ÖZET : Mahkemece tapu dışı satımın varlığı kabul edildiği halde 3402 sayılı Kadastro Kanunu'nun 13/B-b maddesinde öngörülen 10 yıllık süre dolmadığından davanın reddine karar verilmiş ise de; mahkemenin kabulü dava konusu olaya uygun düşmemektedir. Her olaya oluştuğu tarihteki hukuk normlarının uygulanması gerekir. Çekişmeli parsel 21.11.1955 tarihinde tespit olunmuştur. Kadastro tespiti 5602 sayılı Tapulama hükümlerine göre yapılmıştır. Anılan Kanun'un 13/C-ç maddelerinde tapu dışı satımın geçerli olması için kadastrodan önce yapılması yeterli görülmüş ve ayrıca süre öngörülmemiştir. Kazanılmış hakların mahkemelerce dikkate alınması zorunludur.

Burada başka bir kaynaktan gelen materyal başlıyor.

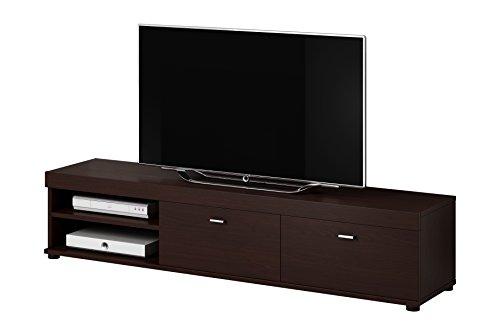 meuble tv armoire chene fonce support elsa en bois wenge 140 cm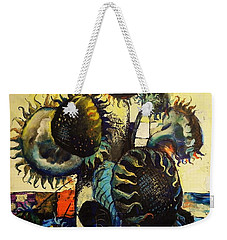 Sunflowers Weekender Tote Bag by Mikhail Zarovny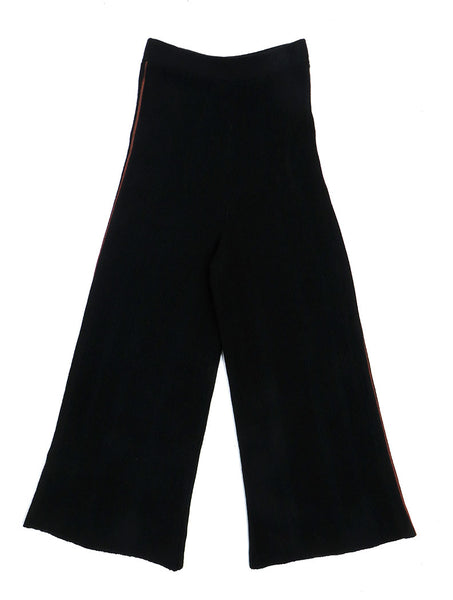 Stella Knitted Merino Wool Trouser | Black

Davanın bu gerekçe ile reddedilmesi de yasaya uygun bulunmamaktadır.
Tasdikli yoklama kayıtları tapu kaydı niteliğinde ise de; tasdikli yoklama kayıtları 3402 sayılı Kadastro Kanunu'nun 14/E maddesi gereğince zilyetlik belgesi niteliğindedir.
DAVA : Taraflar arasında kadastro tesbitinden doğan dava sonucunda verilen hükmün Yargıtay'ca incelenmesi istenilmekle; temyiz isteğinin süresinde olduğu anlaşıldı, inceleme raporu ve dosyadaki belgeler okundu, GEREĞİ GÖRÜŞÜLDÜ:
KARAR : Kadastro sırasında 5 parsel sayılı 26600 metrekare yüzölçümündeki taşınmaz tapu kaydı nedeniyle tapu malikleri Ali ve Hüseyin adına tespit edilmiştir. Davacı Hasan , Ali hissesini başkasına sattığından hakkı olmadığına, Mustafa taşınmazı Hüseyin varislerinden haricen satın aldığına dayanarak dava açmıştır. Mahkemece yapılan yargılama sonunda; çekişmeli parselin tespit gibi tesciline karar verilmiş; hüküm, davacı Halil tarafından temyiz edilmiştir.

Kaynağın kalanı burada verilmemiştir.